EU ESTAVA CEGA
Hoje Deus colocou em meu caminho uma menina linda, linda.
Claro que as coisas não acontecem por acaso. Todos nós, que estávamos
naquele ônibus, nos emocionamos. Duvido que uma daquelas pessoas não tenha
ficado tocada com aquela cena.
São comuns cenas como esta numa metrópole onde existem tantas pessoas
desprovidas da visão física.
Ela chegou docemente, mansamente e foi conversando conosco. Estava
trabalhando. Vendendo umas canetinhas. Encostou-se num banco e falou com a
voz quase infantil.
Eu fiquei ouvindo-a e em meio a agitação do transito, aquele barulho
infernal dos automóveis; a voz dela era o único som audível para meus
ouvidos e meu coração. Ela disseque estava vendendo as
canetinhas por um real. Eram emborrachadas e na cor azul. Disse que quem
desejasse ficar com uma que se comunicasse com ela pelo tato. Eu
imediatamente peguei uma nota e toquei naquele braço miúdo. Entreguei o
dinheiro e desejei que muitas mais pessoas comprassem canetas para que ela
pudesse ficar feliz no final do dia.
Desci num ponto de ônibus e fiquei a esperar pelo outro que devia passar.

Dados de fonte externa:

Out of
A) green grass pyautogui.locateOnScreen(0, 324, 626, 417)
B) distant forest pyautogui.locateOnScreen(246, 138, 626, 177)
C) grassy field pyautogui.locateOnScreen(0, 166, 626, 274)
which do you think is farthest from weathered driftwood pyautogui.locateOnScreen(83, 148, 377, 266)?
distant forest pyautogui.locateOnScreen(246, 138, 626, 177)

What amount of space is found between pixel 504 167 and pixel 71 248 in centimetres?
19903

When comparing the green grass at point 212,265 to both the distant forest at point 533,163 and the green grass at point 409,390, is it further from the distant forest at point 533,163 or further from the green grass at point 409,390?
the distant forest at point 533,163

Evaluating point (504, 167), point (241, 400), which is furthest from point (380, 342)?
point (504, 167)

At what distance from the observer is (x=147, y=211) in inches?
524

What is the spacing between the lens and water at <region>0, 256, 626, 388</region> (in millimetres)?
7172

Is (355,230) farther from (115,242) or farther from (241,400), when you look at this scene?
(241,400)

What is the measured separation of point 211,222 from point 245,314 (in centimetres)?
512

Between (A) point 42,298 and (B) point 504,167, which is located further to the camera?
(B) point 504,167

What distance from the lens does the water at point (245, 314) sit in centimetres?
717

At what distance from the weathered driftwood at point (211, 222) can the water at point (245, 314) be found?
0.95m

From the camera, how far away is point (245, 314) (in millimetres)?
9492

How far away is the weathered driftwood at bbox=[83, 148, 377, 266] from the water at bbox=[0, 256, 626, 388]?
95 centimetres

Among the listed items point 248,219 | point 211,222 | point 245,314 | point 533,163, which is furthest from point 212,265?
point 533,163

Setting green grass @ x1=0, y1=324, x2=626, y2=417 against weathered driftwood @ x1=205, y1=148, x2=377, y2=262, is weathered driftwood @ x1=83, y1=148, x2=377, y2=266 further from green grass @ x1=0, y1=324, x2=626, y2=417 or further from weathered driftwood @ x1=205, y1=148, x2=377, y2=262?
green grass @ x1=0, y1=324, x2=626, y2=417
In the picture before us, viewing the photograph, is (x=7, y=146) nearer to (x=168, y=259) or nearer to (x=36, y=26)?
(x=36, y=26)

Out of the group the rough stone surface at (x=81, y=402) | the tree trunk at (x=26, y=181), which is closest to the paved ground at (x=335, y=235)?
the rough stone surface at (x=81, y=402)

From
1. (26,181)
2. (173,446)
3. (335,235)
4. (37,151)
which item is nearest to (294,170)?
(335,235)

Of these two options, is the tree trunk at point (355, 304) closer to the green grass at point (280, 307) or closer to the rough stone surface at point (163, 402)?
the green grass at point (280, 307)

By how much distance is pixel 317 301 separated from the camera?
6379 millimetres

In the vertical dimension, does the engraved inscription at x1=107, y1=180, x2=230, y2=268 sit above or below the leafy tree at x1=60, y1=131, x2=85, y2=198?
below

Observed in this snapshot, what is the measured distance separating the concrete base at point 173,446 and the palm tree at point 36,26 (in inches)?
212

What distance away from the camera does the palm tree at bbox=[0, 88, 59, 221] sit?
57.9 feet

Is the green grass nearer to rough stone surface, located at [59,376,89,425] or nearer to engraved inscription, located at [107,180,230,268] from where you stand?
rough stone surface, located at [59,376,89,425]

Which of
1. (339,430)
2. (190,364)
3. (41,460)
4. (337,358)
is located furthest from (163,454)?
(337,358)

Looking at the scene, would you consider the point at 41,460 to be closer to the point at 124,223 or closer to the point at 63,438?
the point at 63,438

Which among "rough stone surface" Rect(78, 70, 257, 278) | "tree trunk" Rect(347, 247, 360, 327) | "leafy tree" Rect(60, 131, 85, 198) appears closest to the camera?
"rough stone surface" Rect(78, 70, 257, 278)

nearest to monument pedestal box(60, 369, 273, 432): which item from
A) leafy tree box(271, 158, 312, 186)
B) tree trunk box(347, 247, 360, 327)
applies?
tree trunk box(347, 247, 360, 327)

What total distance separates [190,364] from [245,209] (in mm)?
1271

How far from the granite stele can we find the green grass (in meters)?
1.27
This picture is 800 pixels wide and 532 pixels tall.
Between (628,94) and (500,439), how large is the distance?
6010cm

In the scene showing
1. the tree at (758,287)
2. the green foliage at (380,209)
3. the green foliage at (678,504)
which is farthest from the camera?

Deus ainda queria me mostrar mais uma coisa. A menina também desceu no
mesmo ponto. Ela foi caminhando com sua varinha e muito próxima de mim um
senhor lhe perguntou se desejava algo.
Ela lhe perguntou se estava no ponto da Brigadeiro. Ele disse que não, que
estava num ponto entre a da Estação Brigadeiro e da Estação Trianon. Ela
disse:
-- Meu Deus, mas não é possível. O motorista me garantiu que eu iria descer
no ponto que citei. O que faço agora?
O senhor, bem idoso por sinal, se ofereceu para ajudá-la a atravessar a
Avenida Paulista para que então ela pudesse então tomar um ônibus e voltar à
Estação Brigadeiro.
A jovenzinha demonstrou toda a fragilidade de seu estado e lhe disse:
-- Meu senhor, eu queria mesmo era voltar a pé; se o senhor diz que não é
tão longe.
Ele colocou o miúdo braço dentro do seu e disse simplesmente:
-- Vamos meu amor, que eu a levo até lá.
Ela perguntou se não iria atrapalhá-lo e ele lhe garantiu que não. Fiquei olhando o caminhar daquele senhor idoso alquebrado pelos anos e aquela menina
que está vivendo num mundo tão diferente do que nós vivemos. Um mundo
preenchido com coisas que fogem do nosso cotidiano.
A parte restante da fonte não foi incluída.